Hoy estaba doblando ropa y, de repente, me he sorprendido con un pantalón de pijama en las manos, la mente ausente, intentando atrapar un pensamiento que se me resistía, escapaba, quizás como una defensa. Cuando he sido capaz de darle forma, de concretarlo, una lágrima resbalaba ya por mi mejilla.
Seguro que a muchos de vosotros os ha pasado. Bueno, a unos cuantos de vosotros, al menos. Seguro.

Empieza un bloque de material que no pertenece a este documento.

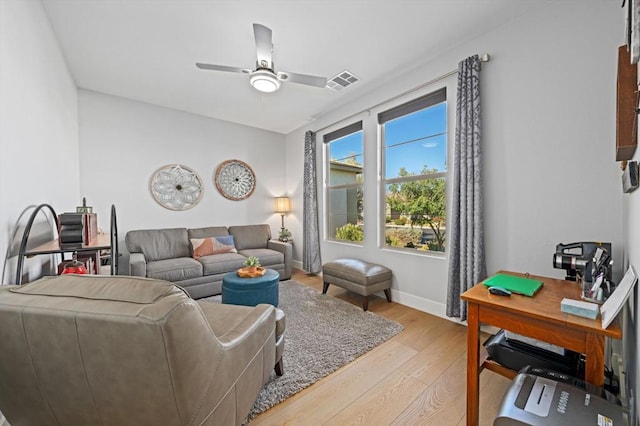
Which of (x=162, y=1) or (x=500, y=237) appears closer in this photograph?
(x=162, y=1)

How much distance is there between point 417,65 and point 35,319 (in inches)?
137

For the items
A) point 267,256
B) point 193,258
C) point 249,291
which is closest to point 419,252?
point 249,291

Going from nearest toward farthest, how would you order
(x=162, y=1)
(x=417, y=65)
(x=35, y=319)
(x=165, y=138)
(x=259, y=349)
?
(x=35, y=319) → (x=259, y=349) → (x=162, y=1) → (x=417, y=65) → (x=165, y=138)

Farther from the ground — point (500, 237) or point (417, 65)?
point (417, 65)

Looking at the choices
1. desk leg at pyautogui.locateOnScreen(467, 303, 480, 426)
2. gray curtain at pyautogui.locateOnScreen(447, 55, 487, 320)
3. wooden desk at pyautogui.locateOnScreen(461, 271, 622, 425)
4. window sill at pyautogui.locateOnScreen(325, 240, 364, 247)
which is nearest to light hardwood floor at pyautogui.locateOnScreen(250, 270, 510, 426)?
A: desk leg at pyautogui.locateOnScreen(467, 303, 480, 426)

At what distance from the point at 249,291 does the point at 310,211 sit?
2144mm

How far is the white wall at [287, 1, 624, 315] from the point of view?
1.79m

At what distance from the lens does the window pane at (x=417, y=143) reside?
2842mm

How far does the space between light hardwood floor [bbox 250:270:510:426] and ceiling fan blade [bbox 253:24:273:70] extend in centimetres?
260

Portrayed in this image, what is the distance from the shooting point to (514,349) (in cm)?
145

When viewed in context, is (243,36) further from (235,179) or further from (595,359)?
(595,359)

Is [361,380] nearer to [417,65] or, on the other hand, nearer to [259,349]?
[259,349]

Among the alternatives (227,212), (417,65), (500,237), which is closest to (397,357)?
(500,237)

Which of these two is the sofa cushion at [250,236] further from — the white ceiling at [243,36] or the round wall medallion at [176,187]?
the white ceiling at [243,36]
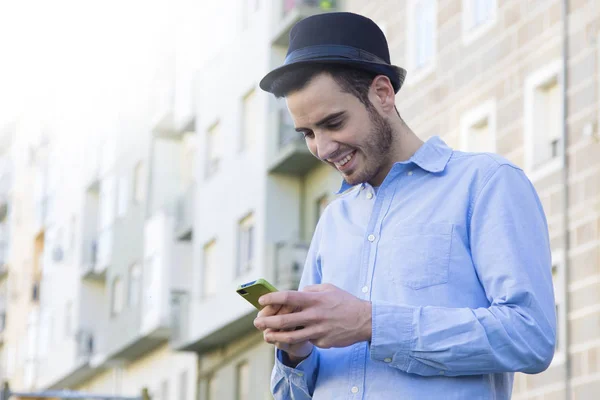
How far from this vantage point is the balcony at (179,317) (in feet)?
120

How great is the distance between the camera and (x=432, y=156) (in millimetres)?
4527

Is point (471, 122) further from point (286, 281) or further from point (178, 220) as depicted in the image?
point (178, 220)

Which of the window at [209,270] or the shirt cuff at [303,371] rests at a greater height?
the window at [209,270]

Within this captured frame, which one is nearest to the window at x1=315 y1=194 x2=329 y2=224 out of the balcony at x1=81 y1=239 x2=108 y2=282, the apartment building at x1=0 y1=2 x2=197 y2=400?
the apartment building at x1=0 y1=2 x2=197 y2=400

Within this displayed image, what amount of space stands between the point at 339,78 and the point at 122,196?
41.0m

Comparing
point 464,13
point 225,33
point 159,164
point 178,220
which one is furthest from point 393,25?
point 159,164

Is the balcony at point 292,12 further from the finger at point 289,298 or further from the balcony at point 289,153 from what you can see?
the finger at point 289,298

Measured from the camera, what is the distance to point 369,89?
4516 millimetres

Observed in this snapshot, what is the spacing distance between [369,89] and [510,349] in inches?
37.5

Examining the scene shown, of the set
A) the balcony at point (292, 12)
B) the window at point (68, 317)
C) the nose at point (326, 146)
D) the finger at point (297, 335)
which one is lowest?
the finger at point (297, 335)

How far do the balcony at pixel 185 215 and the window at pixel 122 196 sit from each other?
5.45 m

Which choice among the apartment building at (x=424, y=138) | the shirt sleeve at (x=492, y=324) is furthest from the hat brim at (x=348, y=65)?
the apartment building at (x=424, y=138)

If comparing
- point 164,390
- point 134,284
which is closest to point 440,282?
point 164,390

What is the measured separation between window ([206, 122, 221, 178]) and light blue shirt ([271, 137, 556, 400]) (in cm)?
3179
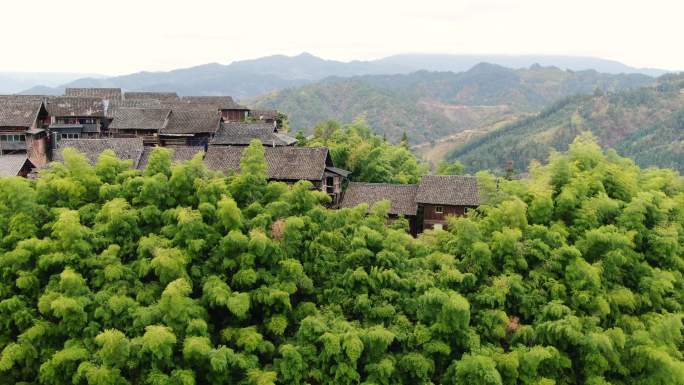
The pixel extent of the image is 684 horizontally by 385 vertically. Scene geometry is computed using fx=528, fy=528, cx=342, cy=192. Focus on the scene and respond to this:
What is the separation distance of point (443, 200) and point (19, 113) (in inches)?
1107

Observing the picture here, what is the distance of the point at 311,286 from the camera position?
19.1 m

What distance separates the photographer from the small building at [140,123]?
37.1 meters

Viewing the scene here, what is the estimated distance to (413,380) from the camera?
17438 millimetres

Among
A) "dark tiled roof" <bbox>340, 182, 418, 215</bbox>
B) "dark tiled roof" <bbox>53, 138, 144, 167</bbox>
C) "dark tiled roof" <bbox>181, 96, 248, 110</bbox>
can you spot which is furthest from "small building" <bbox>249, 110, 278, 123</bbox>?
"dark tiled roof" <bbox>340, 182, 418, 215</bbox>

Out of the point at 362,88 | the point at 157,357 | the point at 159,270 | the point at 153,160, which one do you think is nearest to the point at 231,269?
the point at 159,270

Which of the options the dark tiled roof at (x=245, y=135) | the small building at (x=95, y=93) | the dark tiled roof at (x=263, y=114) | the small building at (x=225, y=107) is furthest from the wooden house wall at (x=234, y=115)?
the dark tiled roof at (x=245, y=135)

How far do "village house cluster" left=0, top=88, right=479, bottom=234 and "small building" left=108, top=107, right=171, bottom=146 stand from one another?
2.8 inches

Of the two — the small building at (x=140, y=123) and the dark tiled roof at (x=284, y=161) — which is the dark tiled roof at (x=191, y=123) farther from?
the dark tiled roof at (x=284, y=161)

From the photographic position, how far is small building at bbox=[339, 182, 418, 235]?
28.1 metres

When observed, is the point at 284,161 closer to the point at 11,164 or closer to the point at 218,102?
the point at 11,164

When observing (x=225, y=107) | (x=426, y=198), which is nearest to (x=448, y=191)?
(x=426, y=198)

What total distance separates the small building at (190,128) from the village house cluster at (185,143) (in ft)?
0.23

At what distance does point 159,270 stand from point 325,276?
5.93 meters

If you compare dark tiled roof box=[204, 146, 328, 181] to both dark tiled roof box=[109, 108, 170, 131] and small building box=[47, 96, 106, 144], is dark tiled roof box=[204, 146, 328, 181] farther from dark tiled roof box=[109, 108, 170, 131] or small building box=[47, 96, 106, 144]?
small building box=[47, 96, 106, 144]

Durante un tiempo, pongamos un año, tienes pareja. De tanto en tanto, viene a tu casa y se queda a dormir, una noche, dos, tres. Puesto que no vive contigo, pero ya tiene espacio en ella, material y emocional, deja un pijama, como testimonio de una ausencia que cada poco se torna presencia. Y cuando vuelve, cuando cruza el umbral entre su vida y la tuya, tiene su pijama en la mesilla de noche que le corresponde, la que tú no usas, la del otro lado de tu cama. Esperando.
O bien… Tienes una amiga en otra ciudad. Vas a verla cada poco, pongamos una vez al mes. Como es una amiga que vive sola y cuenta con un buen espacio, material y emocional, eres tú la que dejas un pijama en el cajón de su armario, y un cepillo de dientes en su cuarto de baño. Y siempre que vuelves, allí están tus objetos personales: el pijama bien doblado junto al embozo de la cama, el cepillo tras el grifo del lavabo. Esperando.
Los pijamas, prendas cálidas que nos envuelven en las noches de invierno, que conocen nuestros sueños, el roce del cuerpo querido, el sonido de la conversación amistosa. Risas y lágrimas. Canciones y películas. Frutos secos ante un libro compartido, palomitas frente a la televisión. Pijamas que en los reencuentros huelen a suavizante, o huelen a la persona que los habita porque a menudo hay quien piensa que para una vez que se han usado, no merece la pena meterlos a lavar, o simplemente porque existe el deseo de conservar ese aroma. Pijamas que permanecen allí donde se los deposita, como mudos heraldos de quienes vendrán o iremos a ocupar sus huecos. Pijamas que siempre esperan la vuelta, renovar el contacto.
Pero pasa a veces que la persona a la que quieres decide, en uno de los intervalos de ausencia, no volver a reunirse contigo. Pasa a veces que la amiga se va, te deja definitivamente al final de una enfermedad antes de que transcurra el mes previsto. Ni la pareja regresa, ni tú vuelves a la casa de la amiga. Nunca más.
Así que en una mesilla junto a tu cama o en el cajón de un armario en una casa huérfana… siempre quedan los pijamas. Tú con el de él… a saber quién con el tuyo.
Siempre pienso que si hay que llorar por algo, que sea de alegría. Después de leer esto, se me pasa por ahí dentro, que las lágrimas amargas, son tan amargas a fuerza de tanta dulzura.
Volví a leerlo. Me encanta. Lo de las distancias cortas, es definitivo.
Todas las distancias tienen su magia… solo hay que poner buen empeño en recorrerlas.